Después la Tertulia entró en una atmósfera de gloria, indulgencias y perdones, así como de complacencias mutuas, hasta que uno de los sacerdotes custodios se acercó al Monseñor como solía hacer en situaciones parecidas y, señalándose el reloj de la muñeca, le recordó que se había hecho tarde, gesto que rechazó teatralmente el Fundador como había hecho otras veces mientras con aquella sonrisa tan suya, especial y seráfica, comentaba:
“¡Que va a ser tarde! Voy a seguir un ratito más con estos hijos míos tan atentos. Porque os lo merecéis. ¿Verdad que sí?
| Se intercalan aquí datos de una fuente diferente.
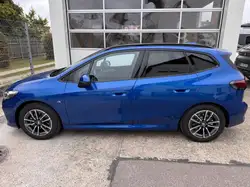 Bmw 220 i Steptronic DCT M Paket AHK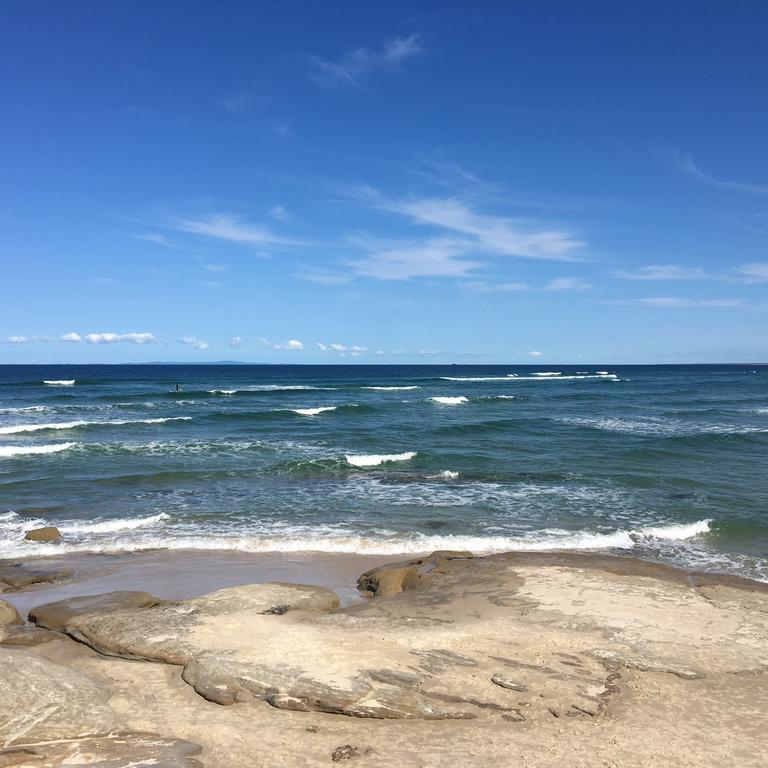 Joanne Apartments Caloundra Dış mekan fotoğraf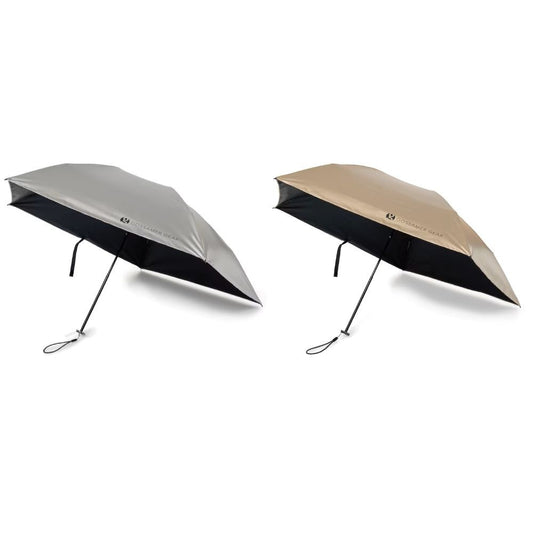 【GOSSAMER GEAR】TLDM Folding Umbrella Dual 2.0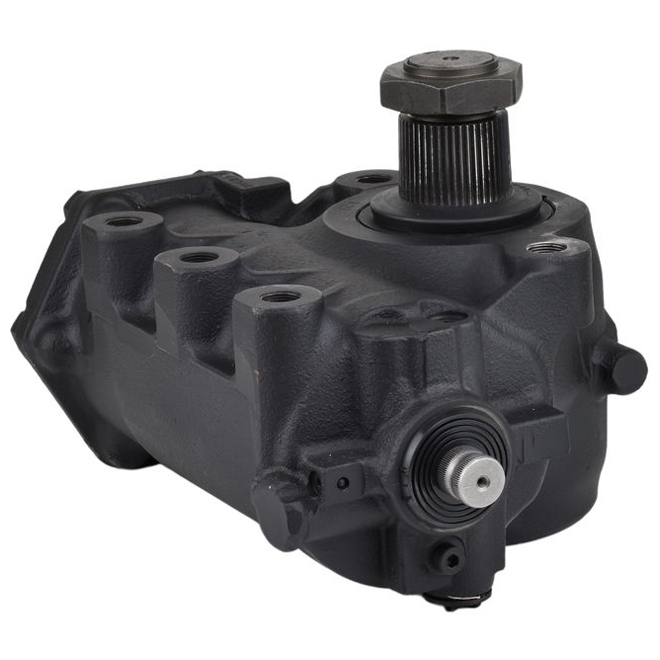 111431 Hydraulic power steering gear REMAN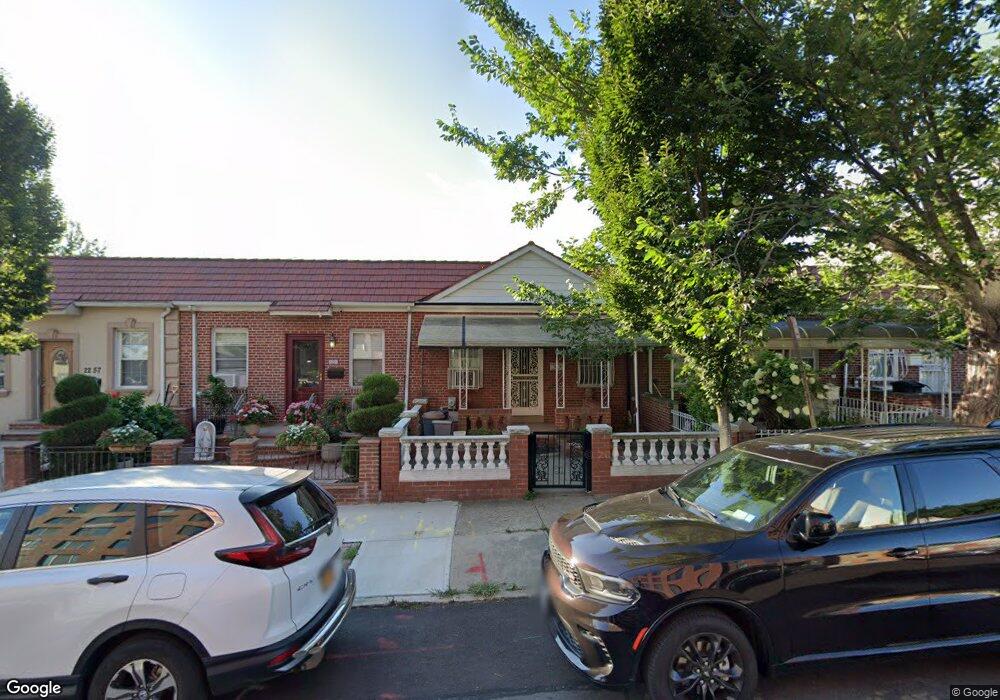 2261 46th St, Astoria, NY 11105 - photo 1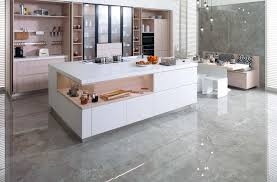 a choice of concealed kitchen systems
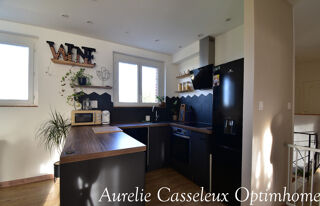  Maison � vendre 4 pi�ces 73 m�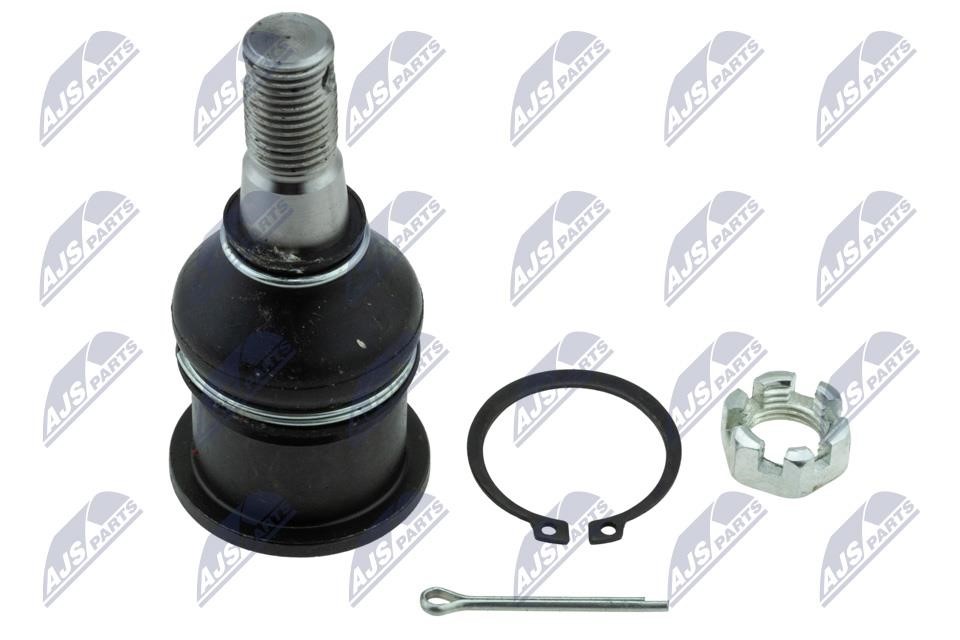 Suspension ball joint Lexus GS: ZSTTY000 NTY Ball joint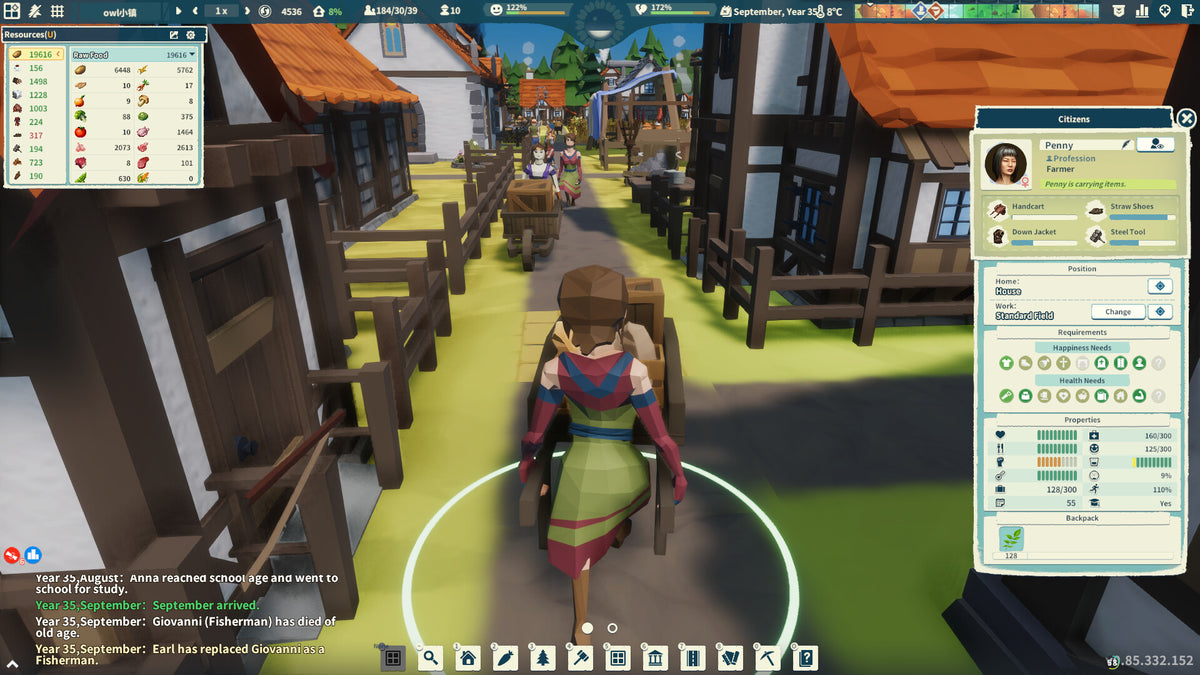 Settlement Survival PC Steam Key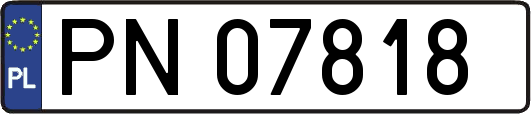 PN07818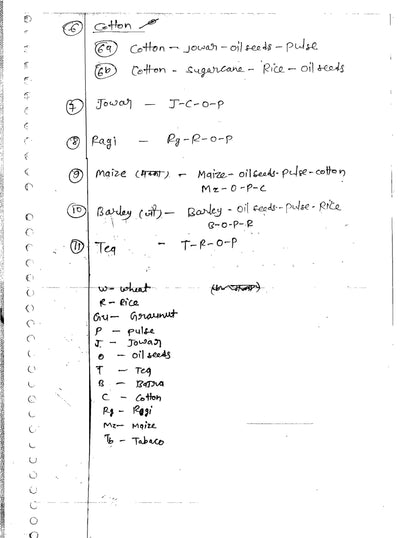 KUMAR GAURAV Drishti IAS Geography Optional (Hindi Medium)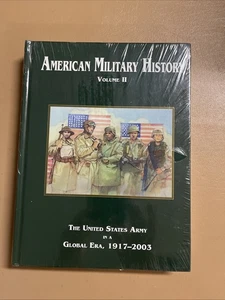 American Military History Volume 2 : The United States Army in a Global Era - Picture 1 of 6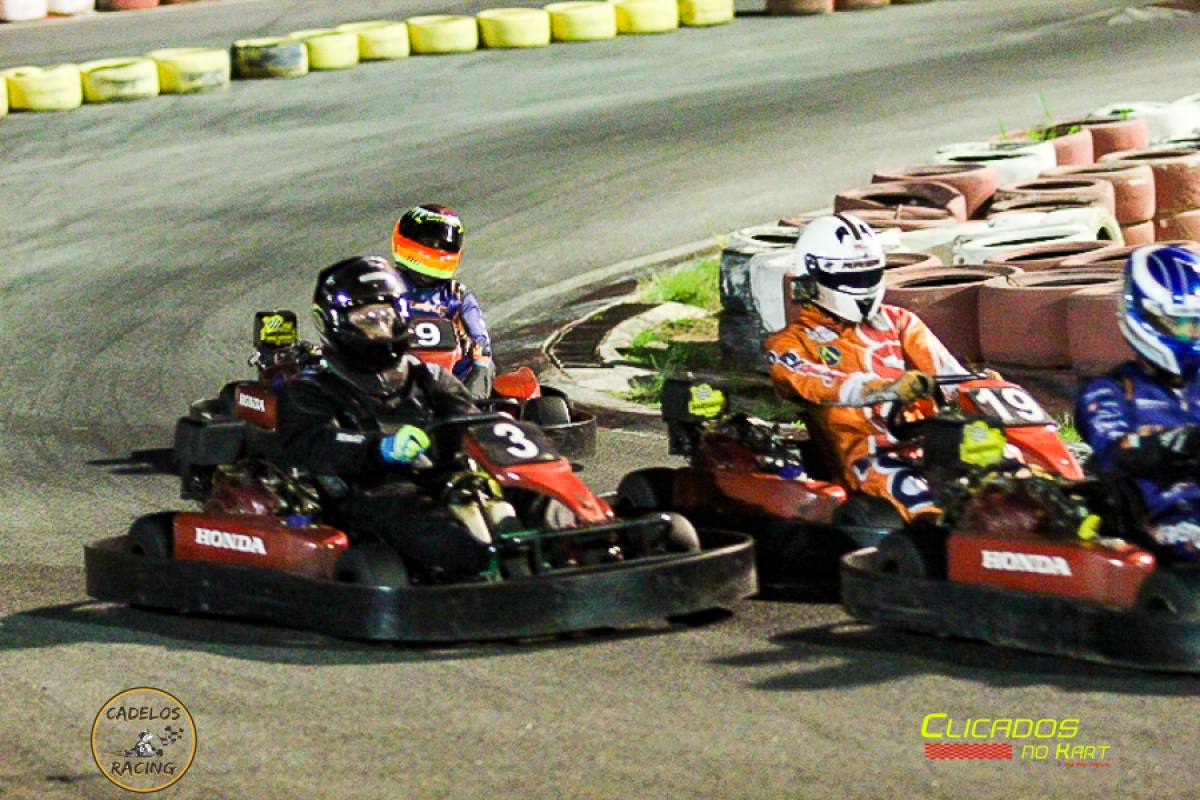 4ª Etapa Endurance Cadelos Racing - 2020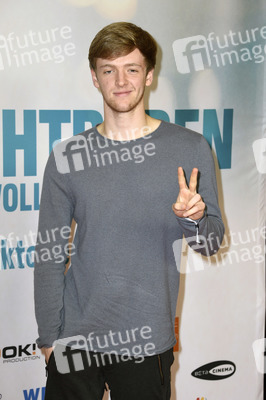 Filmpremiere 'Die Unsichtbaren - Wir wollen leben' in Berlin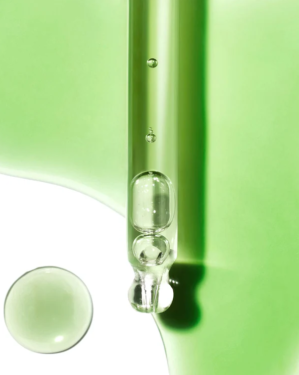 ANUA Azelaic Acid 10 Hyaluron Redness Soothing Serum — Заспокійлива сироватка з азелаїновою кислотою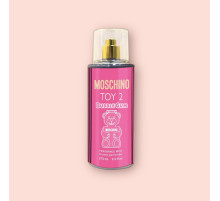 Парфумований спрей для тіла Moschino Toy 2 Bubble Gum Exclusive EURO 275 мл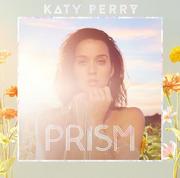  Prism Polska cena CD Katy Perry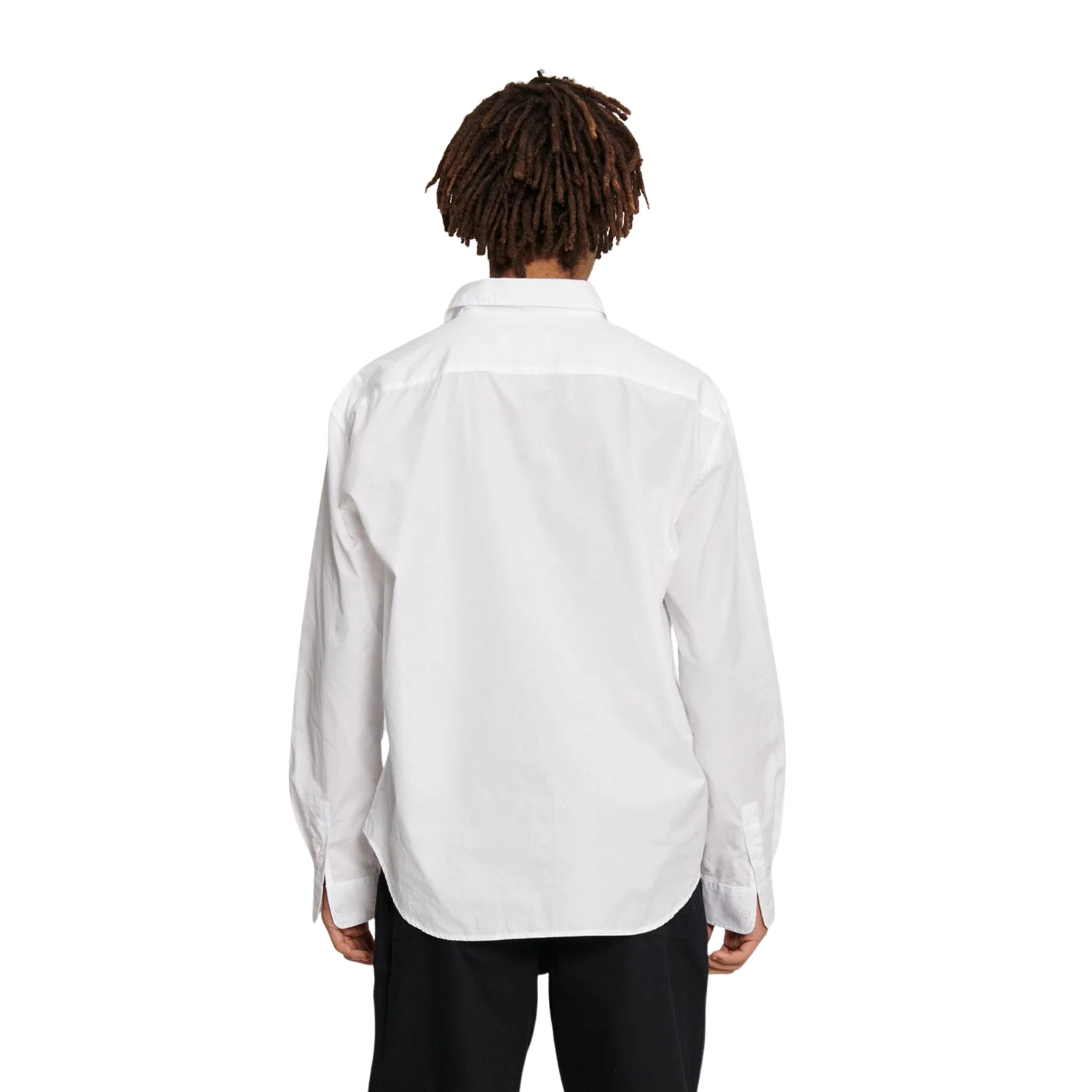 DARYL LONG-SLEEVED SHIRT - Image 4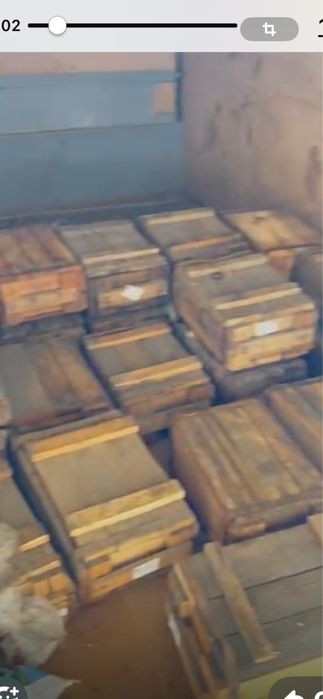 Продаём стальные шары 15.081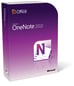 OneNote 2010 Svensk, e-Licens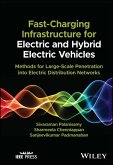 Fast-Charging Infrastructure for Electric and Hybrid Electric Vehicles (eBook, ePUB)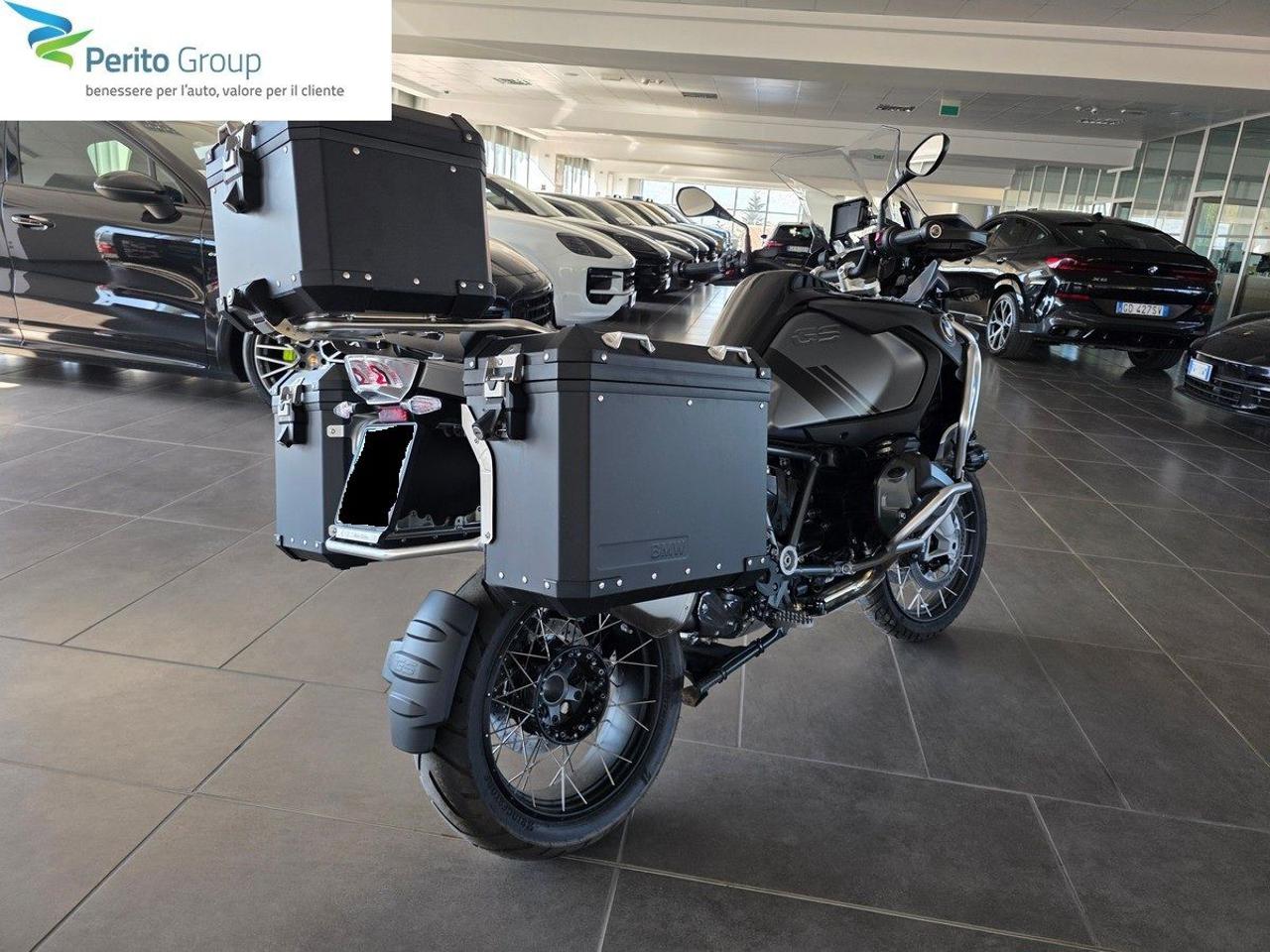 BMW R 1250 GS Adventure 0M11 - 5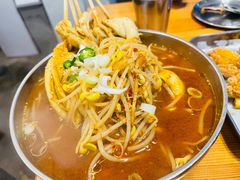 -青春分食(仙林大学城店)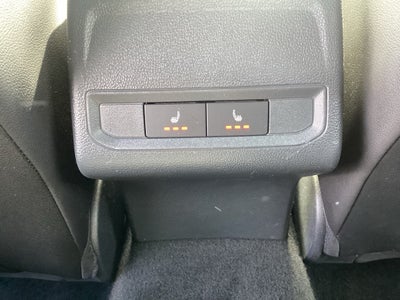 2020 Volkswagen Jetta SEL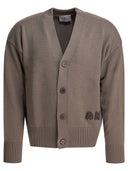 Ami Paris Knitwear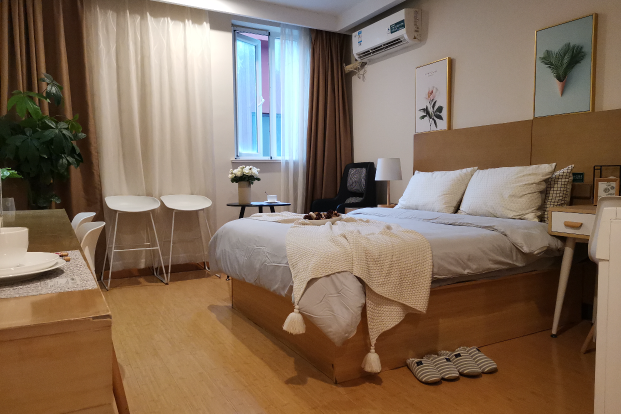 魔方公寓官网-精品单身青年白领公寓出租|酒店式爱情公寓租房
Y cuando un día yo ya no esté entre vosotros, seguid con este espíritu de entrega y trabajo, que la labor que le queda por hacer a la Obra es inmensa. Y vivid, vivid muchos años. Porque, hijos míos, en el cielo se puede amar, pero no se puede trabajar por Dios; hay que seguir trabajando mucho por Él antes de ir al cielo. Está bien lo que decía Santa Teresa: “Que muero porque no muero”. Pero eso no es lo nuestro. Debemos desear vivir para trabajar por Dios. Así que, seguid siendo buenos padres y buenos profesores trabajando cuanto podáis y más para ser santos aquí en la tierra.”